(Caption-style text data)
- - - - - - -

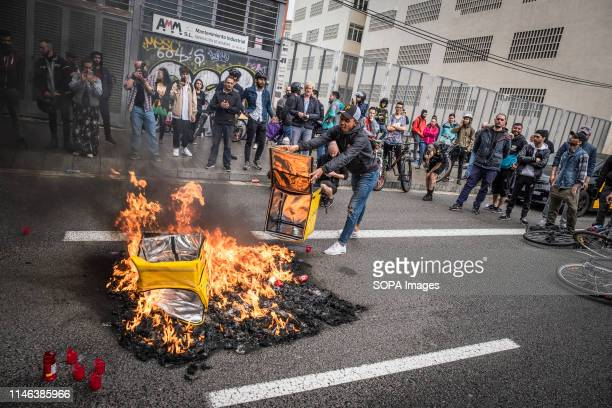 Glovo delivery boy is seen throwing his work bag to the bonfire during the protest A group of food on demand couriers service workers of the company...
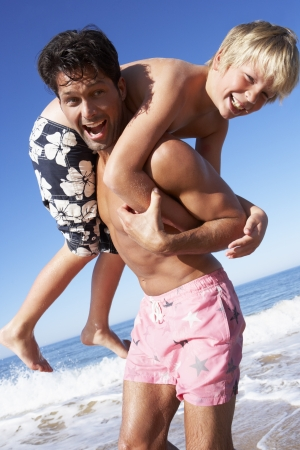 10 year old: Father And Son Having Fun On Beach Stock Photo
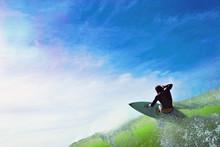 Surfer Hitting Wave Lip Against Beautiful Blue Skies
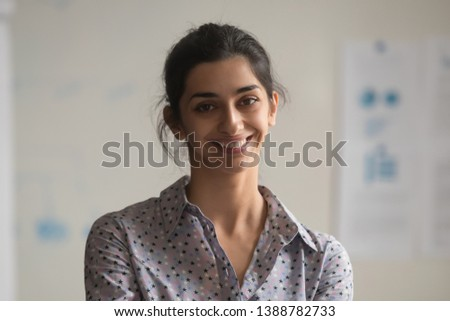 Headshot portrait of smiling attractive indian female employee look at camera making picture in office, happy positive ethnic woman beautiful millennial worker posing for photo at workplace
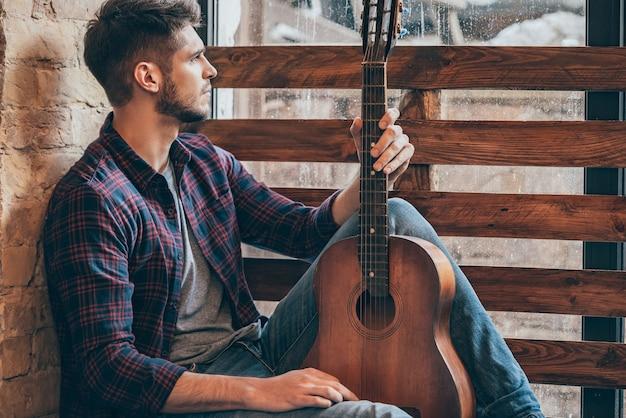 Musikalische inspirationen. seitenansicht eines gutaussehenden jungen mannes, der gitarre hält und durch das fenster schaut, während er auf der fensterbank sitzt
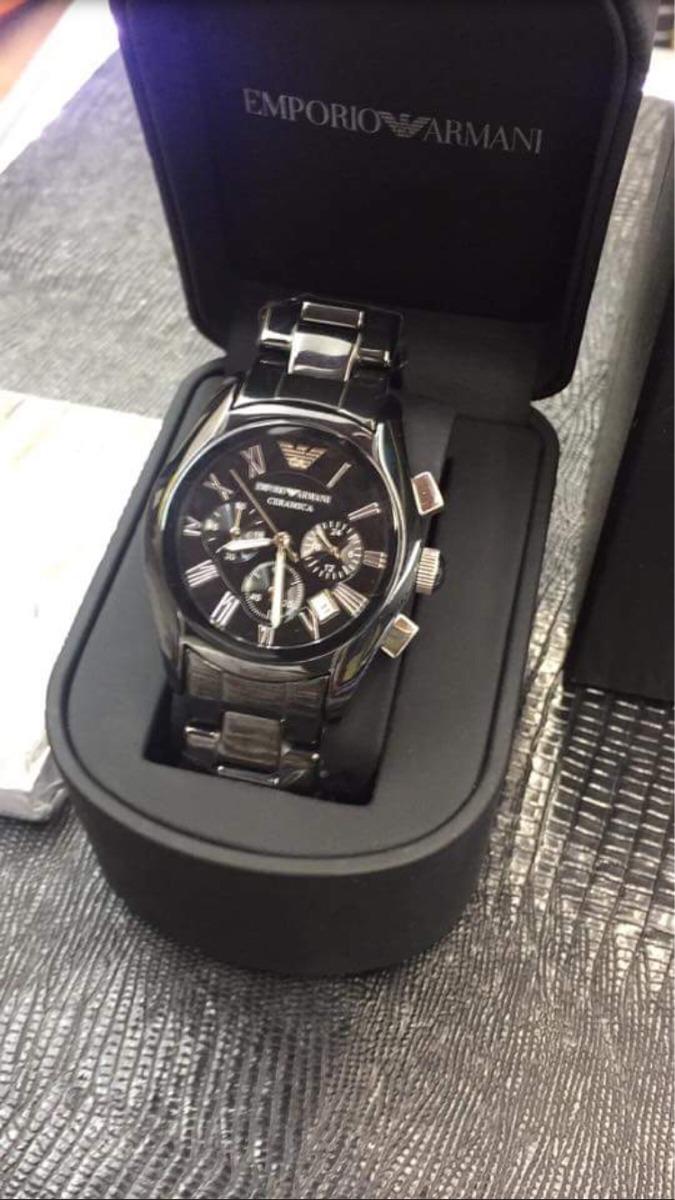 2893ed96f5b relógio armani ar1416 branco preto e dourado e preto e prata. Carregando  zoom.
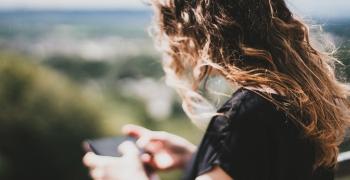 Kvinne som benytter mobilen til å kommunisere med SMS fra Link mobility.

- - - - - - -

• **Your task**
Output every entry verbatim but skip the pictures.

• **Written answer**
 Glovo delivery boy is seen throwing his work bag to the bonfire during the protest A group of food on demand couriers service workers of the company...
 10 year old: Father And Son Having Fun On Beach Stock Photo
 Surfer Hitting Wave Lip Against Beautiful Blue Skies
 Headshot portrait of smiling attractive indian female employee look at camera making picture in office, happy positive ethnic woman beautiful millennial worker posing for photo at workplace
 Musikalische inspirationen. seitenansicht eines gutaussehenden jungen mannes, der gitarre hält und durch das fenster schaut, während er auf der fensterbank sitzt
 2893ed96f5b relógio armani ar1416 branco preto e dourado e preto e prata. Carregando  zoom.
 Kvinne som benytter mobilen til å kommunisere med SMS fra Link mobility.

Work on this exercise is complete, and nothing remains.